Here’s one with no vowels in it:

Here’s an author list with first names only, and the first letter of each name swapped out for a “B”:

Article summaries are the most pedestrian use-case for AI systems in journals. Yet, they are notoriously unreliable, as our interview with with Olivia Guest and Iris van Rooij underscored. Anyone with half an ounce of familiarity with the field at this point should have tested these things like crazy before applying them to one of the most prestigious and thoughtfully managed journals in the world.
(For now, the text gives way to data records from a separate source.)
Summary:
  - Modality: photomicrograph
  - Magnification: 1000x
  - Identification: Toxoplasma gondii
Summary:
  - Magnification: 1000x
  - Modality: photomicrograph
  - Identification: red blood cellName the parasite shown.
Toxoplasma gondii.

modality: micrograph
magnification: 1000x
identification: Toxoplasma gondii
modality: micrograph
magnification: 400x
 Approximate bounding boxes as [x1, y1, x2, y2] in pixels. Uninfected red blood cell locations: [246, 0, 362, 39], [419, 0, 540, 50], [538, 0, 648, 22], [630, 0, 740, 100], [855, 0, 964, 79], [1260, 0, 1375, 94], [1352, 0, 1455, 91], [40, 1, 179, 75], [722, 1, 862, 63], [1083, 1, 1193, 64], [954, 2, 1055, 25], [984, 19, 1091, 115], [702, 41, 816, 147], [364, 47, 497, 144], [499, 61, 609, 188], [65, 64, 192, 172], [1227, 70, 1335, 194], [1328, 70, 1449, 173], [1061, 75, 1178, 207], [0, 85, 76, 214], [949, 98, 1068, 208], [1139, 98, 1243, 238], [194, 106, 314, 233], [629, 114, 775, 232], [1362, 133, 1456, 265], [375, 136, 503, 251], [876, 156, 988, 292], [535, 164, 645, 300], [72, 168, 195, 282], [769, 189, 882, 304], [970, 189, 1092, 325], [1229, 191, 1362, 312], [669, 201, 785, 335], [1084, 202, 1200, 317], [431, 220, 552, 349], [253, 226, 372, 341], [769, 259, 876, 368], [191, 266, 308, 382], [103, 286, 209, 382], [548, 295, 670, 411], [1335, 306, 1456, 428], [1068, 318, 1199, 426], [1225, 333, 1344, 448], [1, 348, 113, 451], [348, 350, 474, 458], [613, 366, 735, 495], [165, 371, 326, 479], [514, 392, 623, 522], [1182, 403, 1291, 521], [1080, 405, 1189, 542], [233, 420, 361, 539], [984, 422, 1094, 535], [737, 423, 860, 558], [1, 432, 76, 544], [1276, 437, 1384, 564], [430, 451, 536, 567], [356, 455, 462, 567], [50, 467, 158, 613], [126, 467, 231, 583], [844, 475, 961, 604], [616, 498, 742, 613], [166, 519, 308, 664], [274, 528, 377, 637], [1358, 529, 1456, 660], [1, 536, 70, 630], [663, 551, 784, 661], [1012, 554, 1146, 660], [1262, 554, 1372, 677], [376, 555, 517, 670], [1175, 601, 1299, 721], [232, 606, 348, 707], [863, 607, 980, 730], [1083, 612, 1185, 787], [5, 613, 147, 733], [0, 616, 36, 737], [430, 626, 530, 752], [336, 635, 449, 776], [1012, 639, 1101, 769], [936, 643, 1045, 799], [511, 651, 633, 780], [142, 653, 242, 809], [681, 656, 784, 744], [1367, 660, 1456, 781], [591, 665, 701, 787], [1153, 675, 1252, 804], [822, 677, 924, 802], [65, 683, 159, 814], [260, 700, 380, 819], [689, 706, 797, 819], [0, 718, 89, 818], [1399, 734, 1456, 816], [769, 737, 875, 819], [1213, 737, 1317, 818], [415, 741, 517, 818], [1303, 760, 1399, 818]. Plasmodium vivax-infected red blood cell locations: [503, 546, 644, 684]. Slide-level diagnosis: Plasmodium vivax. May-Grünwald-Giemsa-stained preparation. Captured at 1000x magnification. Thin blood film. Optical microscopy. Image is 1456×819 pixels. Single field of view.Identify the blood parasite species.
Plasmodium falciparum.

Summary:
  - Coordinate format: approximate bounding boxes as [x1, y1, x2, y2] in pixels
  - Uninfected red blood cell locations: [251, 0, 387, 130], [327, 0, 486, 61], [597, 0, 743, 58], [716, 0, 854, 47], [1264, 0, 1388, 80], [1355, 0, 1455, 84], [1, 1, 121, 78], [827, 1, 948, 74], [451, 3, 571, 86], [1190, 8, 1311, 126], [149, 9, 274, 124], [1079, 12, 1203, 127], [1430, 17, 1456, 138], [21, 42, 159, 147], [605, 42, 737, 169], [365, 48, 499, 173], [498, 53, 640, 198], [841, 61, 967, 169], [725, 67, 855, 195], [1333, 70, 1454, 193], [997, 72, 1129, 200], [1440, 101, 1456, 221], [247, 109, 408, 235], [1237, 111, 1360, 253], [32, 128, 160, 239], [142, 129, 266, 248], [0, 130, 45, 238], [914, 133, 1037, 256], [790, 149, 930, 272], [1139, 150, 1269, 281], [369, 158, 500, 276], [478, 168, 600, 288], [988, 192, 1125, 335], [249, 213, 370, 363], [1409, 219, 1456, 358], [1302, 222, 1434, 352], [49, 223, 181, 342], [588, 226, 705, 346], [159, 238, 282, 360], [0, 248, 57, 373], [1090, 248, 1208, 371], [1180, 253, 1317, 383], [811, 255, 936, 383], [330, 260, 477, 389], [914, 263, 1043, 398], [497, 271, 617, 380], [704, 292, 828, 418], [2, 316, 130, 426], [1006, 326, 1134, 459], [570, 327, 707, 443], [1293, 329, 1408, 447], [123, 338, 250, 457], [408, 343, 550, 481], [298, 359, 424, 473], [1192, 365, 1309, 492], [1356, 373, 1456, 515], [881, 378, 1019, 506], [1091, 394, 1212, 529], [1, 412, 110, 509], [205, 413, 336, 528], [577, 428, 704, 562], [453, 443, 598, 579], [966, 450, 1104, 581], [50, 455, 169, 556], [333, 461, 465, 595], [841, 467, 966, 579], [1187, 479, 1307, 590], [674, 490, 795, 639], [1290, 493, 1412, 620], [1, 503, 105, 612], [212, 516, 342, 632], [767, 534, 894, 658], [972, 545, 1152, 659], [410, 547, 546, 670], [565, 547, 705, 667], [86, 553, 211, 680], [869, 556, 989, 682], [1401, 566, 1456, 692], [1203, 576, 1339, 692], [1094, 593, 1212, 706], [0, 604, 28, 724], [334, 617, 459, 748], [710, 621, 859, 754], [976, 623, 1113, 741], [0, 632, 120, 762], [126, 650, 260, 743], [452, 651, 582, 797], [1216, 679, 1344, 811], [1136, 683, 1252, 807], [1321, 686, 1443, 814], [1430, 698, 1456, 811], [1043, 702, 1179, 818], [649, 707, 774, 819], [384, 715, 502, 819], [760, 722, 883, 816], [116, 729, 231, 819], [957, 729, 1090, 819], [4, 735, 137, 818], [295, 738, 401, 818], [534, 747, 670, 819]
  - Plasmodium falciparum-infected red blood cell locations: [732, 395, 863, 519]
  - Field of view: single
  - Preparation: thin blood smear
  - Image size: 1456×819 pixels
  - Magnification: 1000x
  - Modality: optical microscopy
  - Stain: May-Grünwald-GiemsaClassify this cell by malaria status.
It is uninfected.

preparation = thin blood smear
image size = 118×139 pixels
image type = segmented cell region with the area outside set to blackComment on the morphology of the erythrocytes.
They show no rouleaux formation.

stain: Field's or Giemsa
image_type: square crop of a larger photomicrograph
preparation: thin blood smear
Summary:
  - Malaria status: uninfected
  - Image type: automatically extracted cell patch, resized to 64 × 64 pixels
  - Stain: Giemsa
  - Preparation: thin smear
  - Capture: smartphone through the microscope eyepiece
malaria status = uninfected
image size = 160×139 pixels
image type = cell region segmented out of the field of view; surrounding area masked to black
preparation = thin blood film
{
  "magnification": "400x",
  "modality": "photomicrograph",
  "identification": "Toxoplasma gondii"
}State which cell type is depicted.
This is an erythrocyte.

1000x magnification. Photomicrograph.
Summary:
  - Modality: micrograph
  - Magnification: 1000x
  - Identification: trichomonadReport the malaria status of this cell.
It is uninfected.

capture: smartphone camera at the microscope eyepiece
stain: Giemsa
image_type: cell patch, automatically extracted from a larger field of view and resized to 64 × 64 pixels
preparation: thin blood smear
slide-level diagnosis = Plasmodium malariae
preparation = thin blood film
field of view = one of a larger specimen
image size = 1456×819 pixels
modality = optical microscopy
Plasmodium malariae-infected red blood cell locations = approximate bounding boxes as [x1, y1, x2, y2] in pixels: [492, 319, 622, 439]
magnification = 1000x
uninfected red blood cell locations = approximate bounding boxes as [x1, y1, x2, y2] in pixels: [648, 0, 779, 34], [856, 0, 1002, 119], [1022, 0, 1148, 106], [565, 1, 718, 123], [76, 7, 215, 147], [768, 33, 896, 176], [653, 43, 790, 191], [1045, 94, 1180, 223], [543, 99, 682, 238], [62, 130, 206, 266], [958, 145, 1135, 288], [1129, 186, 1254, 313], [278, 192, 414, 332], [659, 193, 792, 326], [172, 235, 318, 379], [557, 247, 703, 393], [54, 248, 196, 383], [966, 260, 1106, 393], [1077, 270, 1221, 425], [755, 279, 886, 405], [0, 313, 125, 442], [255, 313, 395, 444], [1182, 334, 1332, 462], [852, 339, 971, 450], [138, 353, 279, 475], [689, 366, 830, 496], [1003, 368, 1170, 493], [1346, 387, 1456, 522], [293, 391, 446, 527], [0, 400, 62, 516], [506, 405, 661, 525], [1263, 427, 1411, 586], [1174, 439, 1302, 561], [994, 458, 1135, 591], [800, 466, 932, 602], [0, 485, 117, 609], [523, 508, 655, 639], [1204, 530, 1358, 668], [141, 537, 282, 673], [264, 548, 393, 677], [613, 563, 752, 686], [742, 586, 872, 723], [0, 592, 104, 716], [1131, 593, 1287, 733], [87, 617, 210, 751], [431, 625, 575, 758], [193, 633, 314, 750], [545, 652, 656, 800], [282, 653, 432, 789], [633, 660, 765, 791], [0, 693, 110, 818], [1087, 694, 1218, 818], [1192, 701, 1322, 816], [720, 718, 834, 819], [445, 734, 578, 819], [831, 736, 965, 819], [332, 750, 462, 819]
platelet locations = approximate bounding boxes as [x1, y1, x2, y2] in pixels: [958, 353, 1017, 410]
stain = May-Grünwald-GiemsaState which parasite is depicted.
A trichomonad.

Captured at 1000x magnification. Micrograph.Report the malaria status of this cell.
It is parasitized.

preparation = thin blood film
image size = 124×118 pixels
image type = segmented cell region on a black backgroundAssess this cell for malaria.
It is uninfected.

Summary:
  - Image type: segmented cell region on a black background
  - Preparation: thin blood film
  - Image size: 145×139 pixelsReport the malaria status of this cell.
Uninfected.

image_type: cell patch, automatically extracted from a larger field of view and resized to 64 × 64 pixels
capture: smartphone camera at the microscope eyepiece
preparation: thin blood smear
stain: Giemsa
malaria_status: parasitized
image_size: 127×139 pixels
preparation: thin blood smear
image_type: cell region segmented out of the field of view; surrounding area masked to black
- Every time someone looks carefully at these systems, they are revealed to be burlesques. And, sadly, even if NEJM remediates these issues, which I’m sure they will try to do, the AI system will remain a burlesque — defined as “a ludicrous or mocking imitation; a travesty.” It’s baked in.
NEJM has been one of the most vaunted brands in medicine and among scientific journals. Placing AI on top of this carefully curated human endeavor is a travesty, and these simple tests show just how silly all this AI enthusiasm is at its heart.
Let’s move on now, NEJM. This was a mistake. Admit it, and get back to being your best human-intelligence self.